Durante los días posteriores a las restricciones de la pandemia, presencié una escena que me dejó inquieto. Era una calle Aragó silenciosa, sin tráfico de ningún tipo, y un hombre esperaba pacientemente frente a un semáforo en rojo. No venía ningún coche. Ni uno solo. Pero él no cruzaba. Observé como otros peatones se le unían, formando una pequeña fila de ovejas obedientes ante una señal que había perdido toda su razón de ser. El semáforo era una metáfora lumínica: la norma había desplazado el sentido común. No cruzaban porque estaba en rojo, simplemente. Aunque no hubiera ningún peligro. Pensé que quizá, en situaciones de estrés colectivo, tendemos a aferrarnos a las normas como mecanismo de supervivencia. Como si obedecer nos diera sentido, como si el orden externo compensara la incertidumbre interna.
Quizá hay una inteligencia colectiva que solo emerge cuando el sistema se borra
Esta semana, durante el apagón general, en cambio, los semáforos estaban apagados. La caída general del sistema eléctrico y tecnológico del país dejó media ciudad en una especie de paréntesis energético. Sin señales, sin conexión, sin árbitro ni norma. Pero en lugar de caos, hubo una especie de orquestación instintiva. Los peatones se entendían con la mirada, los coches reducían la velocidad en los cruces, algunos espontáneos incluso se pusieron a hacer de guardias urbanos y, sobre todo, las personas se cedían el paso con una especie de educación espontánea. Sin normas explícitas, recuperamos una especie de coreografía natural. No necesitábamos que una máquina nos dijera cuando caminar. De repente, la comunidad improvisaba. Pensé que quizá no estamos tan perdidos como parecía. Quizá hay una inteligencia colectiva que solo emerge cuando el sistema se borra; como ya vimos y comprobamos todos en el año 2017.

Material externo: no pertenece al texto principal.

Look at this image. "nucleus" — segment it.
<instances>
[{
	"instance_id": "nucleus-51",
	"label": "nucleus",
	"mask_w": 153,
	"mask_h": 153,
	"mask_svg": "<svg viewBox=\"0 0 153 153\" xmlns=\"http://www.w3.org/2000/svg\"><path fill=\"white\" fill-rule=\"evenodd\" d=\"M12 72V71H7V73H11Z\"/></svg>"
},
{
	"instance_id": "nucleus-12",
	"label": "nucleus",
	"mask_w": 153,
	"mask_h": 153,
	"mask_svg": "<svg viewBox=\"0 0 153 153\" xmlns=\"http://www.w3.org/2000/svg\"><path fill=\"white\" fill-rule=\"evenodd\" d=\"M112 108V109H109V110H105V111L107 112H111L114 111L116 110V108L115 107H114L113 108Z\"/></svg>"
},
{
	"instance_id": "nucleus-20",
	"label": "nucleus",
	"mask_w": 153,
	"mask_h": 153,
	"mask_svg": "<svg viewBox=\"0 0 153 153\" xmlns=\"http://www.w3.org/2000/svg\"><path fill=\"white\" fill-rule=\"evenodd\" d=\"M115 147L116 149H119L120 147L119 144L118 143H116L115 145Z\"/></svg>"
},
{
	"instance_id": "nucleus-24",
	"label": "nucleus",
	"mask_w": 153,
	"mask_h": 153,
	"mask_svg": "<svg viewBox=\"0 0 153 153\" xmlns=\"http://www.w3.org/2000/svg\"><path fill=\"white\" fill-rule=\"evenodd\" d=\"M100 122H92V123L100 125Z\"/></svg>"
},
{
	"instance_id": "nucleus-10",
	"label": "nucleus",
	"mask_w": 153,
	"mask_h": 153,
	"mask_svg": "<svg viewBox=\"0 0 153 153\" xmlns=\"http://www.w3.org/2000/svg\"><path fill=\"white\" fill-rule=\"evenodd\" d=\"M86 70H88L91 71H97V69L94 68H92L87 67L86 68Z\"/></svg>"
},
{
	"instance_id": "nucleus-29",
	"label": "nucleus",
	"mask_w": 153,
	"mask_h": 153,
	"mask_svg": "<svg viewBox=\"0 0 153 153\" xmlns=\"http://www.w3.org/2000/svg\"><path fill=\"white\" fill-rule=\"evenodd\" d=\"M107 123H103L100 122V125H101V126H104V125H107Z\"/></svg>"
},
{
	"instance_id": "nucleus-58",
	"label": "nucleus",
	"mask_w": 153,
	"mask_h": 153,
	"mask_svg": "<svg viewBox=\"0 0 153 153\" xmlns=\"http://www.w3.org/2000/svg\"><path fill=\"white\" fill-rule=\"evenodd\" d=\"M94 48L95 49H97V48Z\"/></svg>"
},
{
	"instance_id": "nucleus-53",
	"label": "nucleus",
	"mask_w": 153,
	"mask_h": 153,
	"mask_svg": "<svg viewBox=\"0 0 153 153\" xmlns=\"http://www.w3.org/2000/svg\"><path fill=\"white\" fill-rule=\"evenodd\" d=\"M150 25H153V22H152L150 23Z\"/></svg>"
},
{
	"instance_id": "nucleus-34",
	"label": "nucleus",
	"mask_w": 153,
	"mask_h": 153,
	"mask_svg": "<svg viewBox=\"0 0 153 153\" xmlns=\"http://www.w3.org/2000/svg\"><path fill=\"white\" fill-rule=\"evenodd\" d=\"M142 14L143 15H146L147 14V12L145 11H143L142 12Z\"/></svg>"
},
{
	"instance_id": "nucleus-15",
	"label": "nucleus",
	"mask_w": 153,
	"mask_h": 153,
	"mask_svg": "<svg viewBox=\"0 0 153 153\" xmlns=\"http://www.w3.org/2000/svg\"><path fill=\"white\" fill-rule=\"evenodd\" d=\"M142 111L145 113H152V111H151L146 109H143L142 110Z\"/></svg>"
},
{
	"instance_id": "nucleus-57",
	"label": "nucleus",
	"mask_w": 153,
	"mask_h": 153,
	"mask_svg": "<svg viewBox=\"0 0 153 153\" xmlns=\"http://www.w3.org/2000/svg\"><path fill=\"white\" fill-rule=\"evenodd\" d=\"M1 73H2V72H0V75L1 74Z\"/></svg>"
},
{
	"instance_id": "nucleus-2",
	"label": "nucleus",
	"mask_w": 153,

Y, sin embargo, mientras los ciudadanos se autorregulan con una dignidad sorprendente, las instituciones parecen congeladas. Apagadas. Los medios de comunicación de todo tipo ya han elevado la correspondiente queja: durante horas, demasiadas horas, los gobiernos (tanto el español como el catalán) permanecieron mudos. La sensación de abandono era abrumadora. Un apagón tan grande habría requerido una respuesta inmediata, serena pero decidida, que diera contexto, que proyectara liderazgo. En lugar de eso, silencio. “Gestión”, lo llaman. “Poco ruido”, como dice Salvador Illa. Redes llenas de preguntas, usuarios sin servicio, trenes parados y ninguna voz institucional visible. Como si las estructuras administrativas, cuando falla la electricidad, se refugiaran en la opacidad o quedaran desconectadas del mundo real. De la Catalunya real.
Este contraste (una ciudadanía capaz de autorregularse y unas autoridades que tardan en comparecer) nos interpela. Nos muestra que quizá tenemos más capacidad colectiva de la que nos hacen creer, y que, por el contrario, aquellos que deberían protegernos se mueven con una lentitud burocrática que no se ajusta a los tiempos que vivimos. Si un simple semáforo apagado puede revelar todo esto, es que algo importante nos está hablando entre líneas. Quizá deberíamos aprender a confiar menos en las luces que nos dicen qué hacer, que son necesarias, y más en el criterio que llevamos dentro. Que también es necesario y determinante, en muchas ocasiones. Sobre todo en las crisis. En los conflictos. En los momentos en que la “normalidad”, tan proclamada y deseada por los socialistas como la “buena gestión”, brilla por su ausencia.